Several McDowell high school students participated in MAHEC's first Project PROMISE Health Careers Summer Camp.

Mountain Area Health Education Center (MAHEC) hosted its first Project PROMISE Health Careers Summer Camp at the end of June. This free three-day camp was held at MAHEC and UNC Asheville, which housed 20 rural junior and senior high school students from McDowell, Madison, Mitchell, Yancey and Swain counties.

Over the three days, campers joined MAHEC’s Rural Health Initiative team for health career-focused activities led by health professionals and residents from MAHEC’s family medicine, ob/gyn, sports medicine, pharmacy, dental, and surgery programs. Students were exposed to a variety of clinical settings and participated in hands-on activities that included ultrasound, casting, injecting, suturing, pig heart dissection, delivery simulation, pharmacotherapy, wilderness medicine, social determinants of health, filling cavities, rural resilience, and more.

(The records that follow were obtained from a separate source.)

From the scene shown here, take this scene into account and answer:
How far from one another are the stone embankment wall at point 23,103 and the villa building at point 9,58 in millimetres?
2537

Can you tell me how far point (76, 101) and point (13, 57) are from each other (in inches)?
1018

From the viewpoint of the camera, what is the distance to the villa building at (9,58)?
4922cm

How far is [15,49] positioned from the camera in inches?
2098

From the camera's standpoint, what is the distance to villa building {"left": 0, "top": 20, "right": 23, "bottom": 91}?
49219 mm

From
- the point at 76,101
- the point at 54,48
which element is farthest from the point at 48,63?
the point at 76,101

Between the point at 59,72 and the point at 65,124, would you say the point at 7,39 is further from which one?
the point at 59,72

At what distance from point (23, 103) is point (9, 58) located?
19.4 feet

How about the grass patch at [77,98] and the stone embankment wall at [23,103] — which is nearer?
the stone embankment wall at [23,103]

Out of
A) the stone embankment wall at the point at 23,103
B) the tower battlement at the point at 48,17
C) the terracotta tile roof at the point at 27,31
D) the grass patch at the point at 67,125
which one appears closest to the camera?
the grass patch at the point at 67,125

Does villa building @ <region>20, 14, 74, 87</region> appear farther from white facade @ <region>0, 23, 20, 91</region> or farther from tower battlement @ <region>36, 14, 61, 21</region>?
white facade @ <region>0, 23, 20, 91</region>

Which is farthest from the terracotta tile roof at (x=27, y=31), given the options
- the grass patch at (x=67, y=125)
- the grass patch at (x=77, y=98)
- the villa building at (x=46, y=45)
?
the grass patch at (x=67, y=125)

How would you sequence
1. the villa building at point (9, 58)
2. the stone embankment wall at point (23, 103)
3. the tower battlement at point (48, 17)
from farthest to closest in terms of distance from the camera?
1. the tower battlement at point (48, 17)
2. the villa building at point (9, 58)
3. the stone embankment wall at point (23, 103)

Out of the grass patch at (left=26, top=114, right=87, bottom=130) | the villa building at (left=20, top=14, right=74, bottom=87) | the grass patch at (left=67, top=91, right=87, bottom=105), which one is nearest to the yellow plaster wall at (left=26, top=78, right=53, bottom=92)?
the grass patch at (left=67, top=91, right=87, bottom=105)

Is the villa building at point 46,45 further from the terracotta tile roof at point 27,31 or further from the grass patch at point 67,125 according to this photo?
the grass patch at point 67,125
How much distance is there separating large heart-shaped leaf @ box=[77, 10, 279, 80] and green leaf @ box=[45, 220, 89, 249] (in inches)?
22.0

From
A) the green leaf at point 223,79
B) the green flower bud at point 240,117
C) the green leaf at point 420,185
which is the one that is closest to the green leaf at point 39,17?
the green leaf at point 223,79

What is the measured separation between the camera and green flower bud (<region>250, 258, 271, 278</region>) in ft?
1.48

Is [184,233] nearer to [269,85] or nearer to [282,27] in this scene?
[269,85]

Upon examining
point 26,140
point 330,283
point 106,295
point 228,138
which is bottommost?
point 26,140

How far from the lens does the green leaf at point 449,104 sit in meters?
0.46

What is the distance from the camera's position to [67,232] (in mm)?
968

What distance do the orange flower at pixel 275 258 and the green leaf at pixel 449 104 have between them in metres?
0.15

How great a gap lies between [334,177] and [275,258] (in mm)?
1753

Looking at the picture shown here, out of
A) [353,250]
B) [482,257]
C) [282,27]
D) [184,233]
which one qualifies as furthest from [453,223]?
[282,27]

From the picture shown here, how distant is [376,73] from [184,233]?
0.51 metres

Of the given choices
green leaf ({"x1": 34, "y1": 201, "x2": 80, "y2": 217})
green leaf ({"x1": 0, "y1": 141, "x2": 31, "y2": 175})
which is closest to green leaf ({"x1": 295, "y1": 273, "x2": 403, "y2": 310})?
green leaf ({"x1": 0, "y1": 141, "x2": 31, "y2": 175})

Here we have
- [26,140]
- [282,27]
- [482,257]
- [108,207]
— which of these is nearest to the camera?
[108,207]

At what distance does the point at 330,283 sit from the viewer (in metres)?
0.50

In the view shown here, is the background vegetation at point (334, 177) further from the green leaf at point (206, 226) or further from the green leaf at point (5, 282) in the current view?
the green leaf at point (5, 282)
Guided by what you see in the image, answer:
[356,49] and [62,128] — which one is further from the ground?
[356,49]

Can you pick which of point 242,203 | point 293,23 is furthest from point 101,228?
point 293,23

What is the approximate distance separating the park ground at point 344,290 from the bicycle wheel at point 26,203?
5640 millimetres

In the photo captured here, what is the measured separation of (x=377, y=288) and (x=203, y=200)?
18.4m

Students from McDowell High School who attended were Tray Allison, Grayson Cole, McKenzie Hartman, Karson Holtsclaw, Dalton Honeycutt, Sara Lewis, Maggie Rader and Jennifer Rector. From McDowell Early College were Madison Fish, Raegan Grindstaff and Mackenzie Holliday.

Project PROMISE—Providing Rural Opportunities in Medicine through Inspiring Service and Education—was created in 2014 by MAHEC family medicine resident Rivers Woodward, MD, from Franklin, NC, and Brittany Papworth, MD, to encourage rural students to consider meaningful and fulfilling careers in healthcare that could, in turn, help address their community’s most pressing healthcare needs.

MAHEC was established in 1974 to train future generations of healthcare professionals for Western North Carolina through quality healthcare, innovative education, and best practice models that can be replicated nationally. Located in Asheville, MAHEC serves North Carolina’s 16 westernmost counties and is the largest of the nine state AHECs that were established to address national and state concerns with the supply, retention, and quality of health professionals especially in rural areas of the state.